O levantamento traz informações dos principais itens exportados e importados pelo Brasil, estado de São Paulo, região de Ribeirão Preto e pelos municípios de Ribeirão Preto, Sertãozinho, Araraquara e Campinas acumulados em 12 meses para os períodos compreendidos entre maio/2015 abril/2016 e maio/2016 a abril/2017.

Na lista dos principais produtos exportados pela região no período de maio/2016 a abril/2017 aparecem também soja, artigos de papelaria, álcool etílico e amendoim não torrado.

Artigos de papelaria, álcool etílico, soja e resíduos sólidos de óleo de soja finalizam a lista do período de maio/2015 a abril/2016, com destaque para as variações positiva de 123,5% nos valores exportados de soja e queda de 57,6% no valor da exportação de álcool etílico.

Em Ribeirão Preto, como mostra o Boletim, houve muita diferenciação entre os períodos analisados. Tortas e outros resíduos sólidos da extração do óleo de soja aparecem como principal produto exportado no primeiro período, enquanto que no período seguinte, estanho em formas puras assumiu o topo da lista.

Na análise de outros municípios, o levantamento do Ceper/Fundace destaca fortes quedas nos valores exportados de álcool etílico em Sertãozinho (64%), dos sucos de frutas em Araraquara (29,3%) e de medicamentos (55,2%) e de itens relacionados a motores (38,4%) em Campinas, além de diminuição no valor importado de partes de veículos para vias férreas ou semelhantes em Araraquara (-47,1%).

Em contrapartida, verificou-se alta considerável – de quase 50% – no valor importado de itens destinados a maquinas e aparelhos em Campinas. “Vale destacar a importância de Campinas como um grande polo importador e não como uma região exportadora, mesmo sendo uma das principais regiões produtoras do país”, reforça o pesquisador do Ceper, Luciano Nakabashi. “Campinas atua como grande centro industrial que abastece o mercado interno”, complementa.

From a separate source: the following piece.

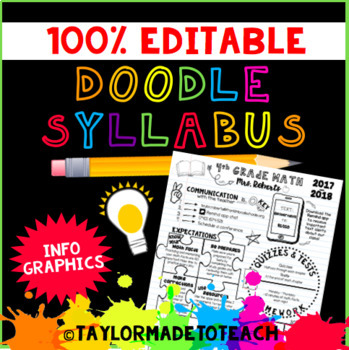 Doodle Syllabus Template   Editable With Infographics  Tpt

No caso de Araraquara, Nakabashi explica que o setor de exportações tem grande peso na economia da cidade, por conta de sua vocação na produção de suco de laranja. Carne bovina e açúcares também têm destaque na pauta de exportação do município, o que reforça sua vocação agroindustrial.

Em Sertãozinho, destacam-se as exportações de açúcar de cana e álcool etílico, o que evidencia a importância do setor sucroalcooleiro no desempenho da economia do município. “A própria retomada na exportação de açúcares de cana vem dinamizando a economia sertanezina e dando alívio, inclusive ao mercado de trabalho do município, como vimos no boletim Mercado de Trabalho de maio/17 do Ceper/Fundace, conclui o pesquisador.

Estado de São Paulo – Açúcares de cana foi o principal item exportado pelo estado nos dois períodos analisados, tendo apresentado aumento expressivos de valor (53,1%) nos últimos 12 meses. “Este forte aumento está diretamente relacionado com a alta do preço do açúcar no mercado internacional”, explica Nakabahi. Entre os períodos analisados, o preço do produto variou 41,9%, em termos reais, de acordo com Global Economic Monitoring (GEM), do Banco Mundial.

Quanto às importações, partes e acessórios de automóveis e aparelhos elétricos para telefonia foram os dois produtos mais importados nos últimos 12 meses, com destaque para o incremento real de 15% no valor do segundo item. A importação de inseticidas caiu 18,3% de um período para outro.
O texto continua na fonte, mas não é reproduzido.